Segment Start: Exercise inputs
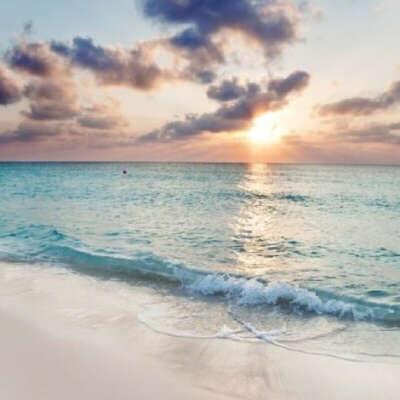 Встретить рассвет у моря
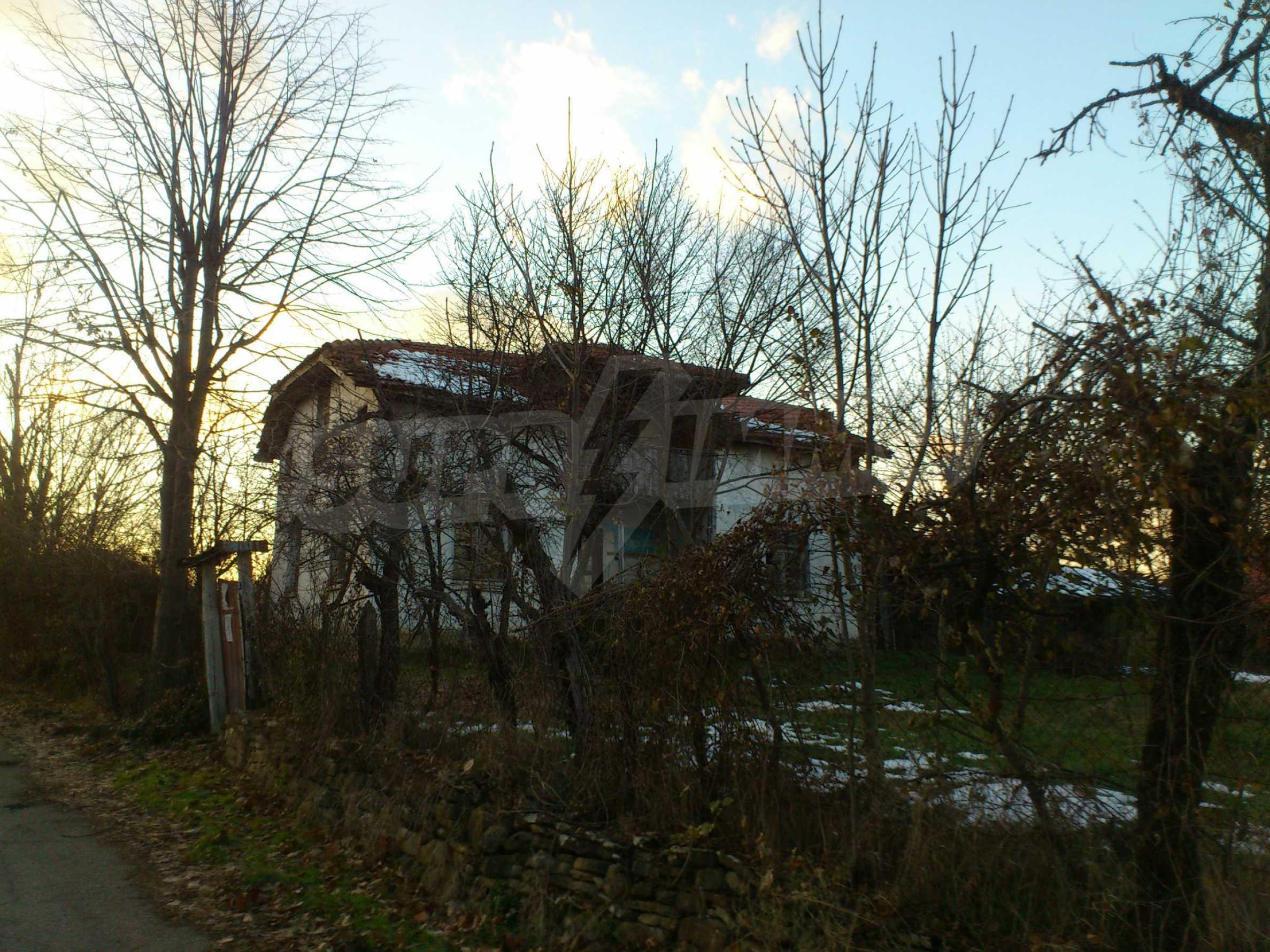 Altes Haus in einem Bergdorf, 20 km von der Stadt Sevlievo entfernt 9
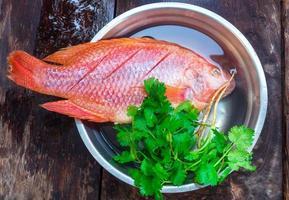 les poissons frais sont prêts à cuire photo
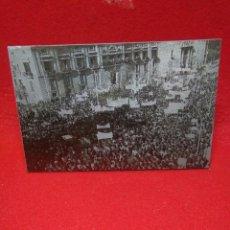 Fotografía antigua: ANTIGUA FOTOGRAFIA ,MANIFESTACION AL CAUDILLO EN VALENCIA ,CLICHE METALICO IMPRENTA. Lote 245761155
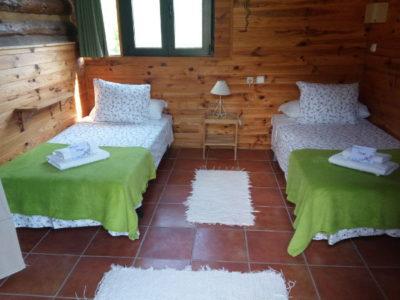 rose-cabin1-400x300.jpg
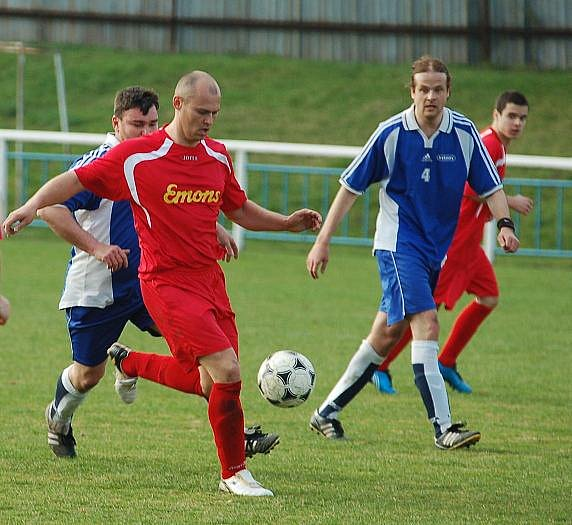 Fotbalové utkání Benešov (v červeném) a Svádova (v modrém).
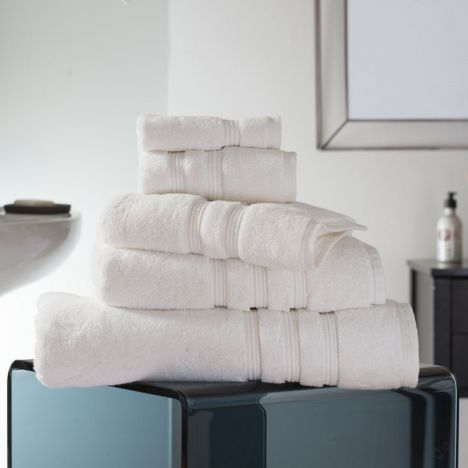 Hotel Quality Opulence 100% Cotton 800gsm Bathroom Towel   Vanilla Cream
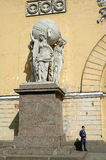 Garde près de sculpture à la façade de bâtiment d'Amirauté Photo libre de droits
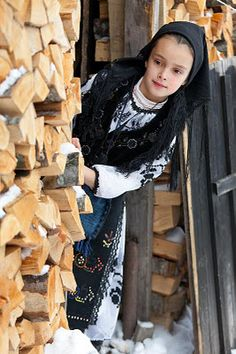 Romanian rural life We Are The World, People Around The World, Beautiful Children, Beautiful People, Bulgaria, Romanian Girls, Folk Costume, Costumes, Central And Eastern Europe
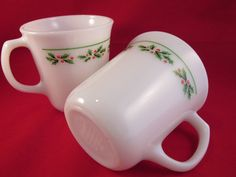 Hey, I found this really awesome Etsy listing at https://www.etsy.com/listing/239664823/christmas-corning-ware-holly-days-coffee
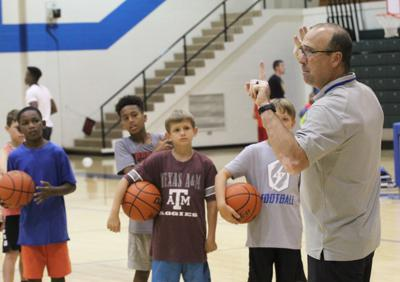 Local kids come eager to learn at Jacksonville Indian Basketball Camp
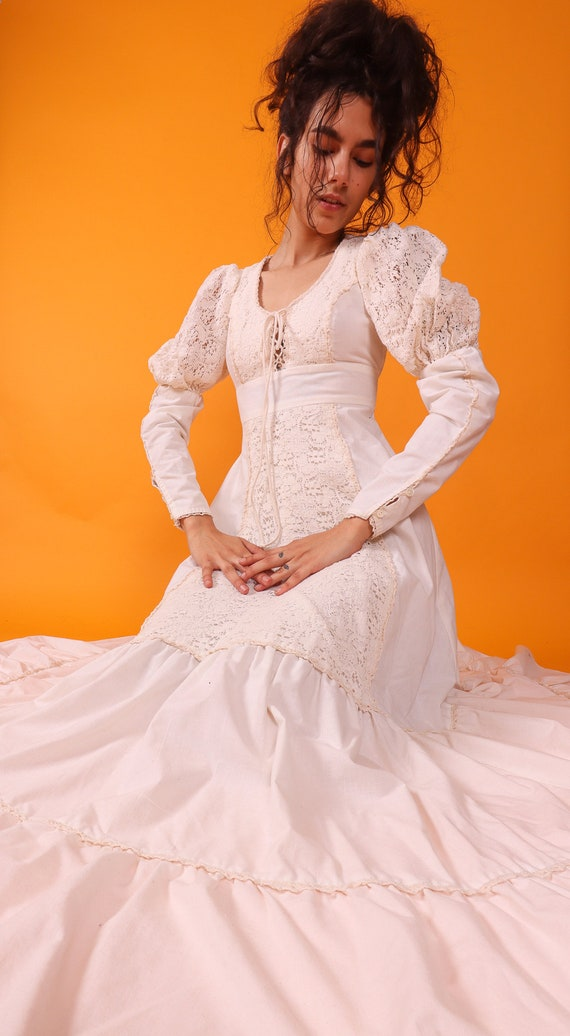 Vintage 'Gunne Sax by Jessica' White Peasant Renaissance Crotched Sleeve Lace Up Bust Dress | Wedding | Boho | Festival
Segment End: Exercise inputs
▸ What to work on
Starting at the line that contains "les poissons frais sont prêts à cuire photo", write out exactly each line through the last one in the listing above, leaving out the pictures and adding nothing else.

▸ Reply to the exercise
 les poissons frais sont prêts à cuire photo
 Fotografía antigua: ANTIGUA FOTOGRAFIA ,MANIFESTACION AL CAUDILLO EN VALENCIA ,CLICHE METALICO IMPRENTA. Lote 245761155
 rose-cabin1-400x300.jpg
 Fotbalové utkání Benešov (v červeném) a Svádova (v modrém).
 Hotel Quality Opulence 100% Cotton 800gsm Bathroom Towel   Vanilla Cream
 Garde près de sculpture à la façade de bâtiment d'Amirauté Photo libre de droits
 Romanian rural life We Are The World, People Around The World, Beautiful Children, Beautiful People, Bulgaria, Romanian Girls, Folk Costume, Costumes, Central And Eastern Europe
 Hey, I found this really awesome Etsy listing at https://www.etsy.com/listing/239664823/christmas-corning-ware-holly-days-coffee
 Local kids come eager to learn at Jacksonville Indian Basketball Camp
 Vintage 'Gunne Sax by Jessica' White Peasant Renaissance Crotched Sleeve Lace Up Bust Dress | Wedding | Boho | Festival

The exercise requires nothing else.